Question

In a potentiometer a standard cell of EMF 5V and of negligible resistance maintains a steady current through the potentiometer wire of length 5 meter. Two primary cells of emf ${E_1}$ and ${E_2}$, are joined in series. (i) same polarity, (ii) opposite polarity. The configuration is connected to a galvanometer and a jockey to the potentiometer. The balancing lengths in the two cases are found to be 350 cm and 5 cm respectively.
A) Draw the necessary circuit diagram.
B) Find the value of the emf’s of the two cells,

Answer 1

Hint: In a potentiometer the jockey is used to slide over the wire to find the balancing length. The polarity is different in the two cases.

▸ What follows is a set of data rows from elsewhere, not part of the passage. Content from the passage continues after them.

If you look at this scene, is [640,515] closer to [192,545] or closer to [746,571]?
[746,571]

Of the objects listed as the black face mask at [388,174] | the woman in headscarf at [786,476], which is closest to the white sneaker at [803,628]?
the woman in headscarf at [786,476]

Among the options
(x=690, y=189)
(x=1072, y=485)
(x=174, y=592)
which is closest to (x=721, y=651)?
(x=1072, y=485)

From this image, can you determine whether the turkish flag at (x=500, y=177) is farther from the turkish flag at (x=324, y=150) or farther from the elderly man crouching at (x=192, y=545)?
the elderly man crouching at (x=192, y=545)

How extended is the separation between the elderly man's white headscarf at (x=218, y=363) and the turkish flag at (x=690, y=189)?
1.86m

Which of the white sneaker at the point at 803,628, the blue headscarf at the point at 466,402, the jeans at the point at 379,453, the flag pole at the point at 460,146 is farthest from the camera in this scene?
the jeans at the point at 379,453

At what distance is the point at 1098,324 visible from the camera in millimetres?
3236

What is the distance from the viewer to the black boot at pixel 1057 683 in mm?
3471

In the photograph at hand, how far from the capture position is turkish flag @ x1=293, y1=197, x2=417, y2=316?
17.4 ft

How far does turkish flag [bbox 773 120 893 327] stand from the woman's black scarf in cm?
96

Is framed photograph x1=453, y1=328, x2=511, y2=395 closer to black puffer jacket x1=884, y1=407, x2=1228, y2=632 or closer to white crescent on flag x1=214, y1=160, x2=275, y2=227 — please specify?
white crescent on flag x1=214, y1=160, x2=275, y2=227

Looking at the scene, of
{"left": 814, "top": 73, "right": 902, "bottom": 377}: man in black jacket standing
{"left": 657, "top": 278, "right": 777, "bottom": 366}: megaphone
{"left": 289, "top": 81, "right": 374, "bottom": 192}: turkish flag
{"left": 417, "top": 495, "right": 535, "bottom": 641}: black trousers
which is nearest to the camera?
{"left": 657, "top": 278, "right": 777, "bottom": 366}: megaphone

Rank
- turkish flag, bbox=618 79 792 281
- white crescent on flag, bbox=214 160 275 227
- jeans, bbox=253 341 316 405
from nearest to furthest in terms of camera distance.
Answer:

Complete step by step solution:
Here the first step is to understand the questions and the conditions given.
There is wire AB of length 5 meter. It is connected to a 5 volt cell. So let us start drawing the circuit.
The first part of the circuit:

The above diagram is the first part of the circuit.
Now for the second part the two cells are connected in series. So for the next part we are going to add them to the first part directly without drawing it separately.

The above diagram shows the final circuit for the given condition.
Now for the second part of the question;
The potential gradient is to be calculated.
Hence if emf is 5 volts and length is 5 meters the potential gradient of AB is given by;
$k = \dfrac{V}{{{l_{cm}}}}$ here V is potential difference across the length and ${l_{cm}}$ is the length of AB in centimeter
So $k = \dfrac{{5V}}{{500cm}} = \dfrac{{1}}{{100}}$
Now case 1: the cells have same polarity-
Thus ${E_1} + {E_2} = kl$, here, l is the balancing length for the same polarity, so, l= 350cm.
Hence, ${E_1} + {E_2} = \dfrac{1}{{100}} \times 350 = 3.5$ (equation: 1)
Now for Case 2: the polarities of the cell are opposite-
Hence, ${E_1} - {E_2} = kl'$ here $l'$ is the balancing length for opposite polarity, so $l' = 5cm$.]
Thus, ${E_1} - {E_2} = \dfrac{1}{{100}} \times 5 = 0.05$ (equation: 2)
Now we solve the equations 1 and 2;
First adding equation 2 to equation 1, we get;
$2{E_1} = 3.55$
Thus, ${E_1} = \dfrac{{3.55}}{2} = 1.78V$
Now substituting the value of ${E_1}$ in equation 1 we get;
$1.78 + {E_2} = 3.5$
Hence, ${E_2} = 3.5 - 1.78 = 1.72V$

Therefore, the emf’s are 1.78 and 1.72 volts respectively.

Note: The polarity is a very important character. It should be carefully considered.
Whenever a question of a potentiometer like this comes, the first step should be to draw the diagram for better understanding of the conditions and the second step should be finding the potential gradient.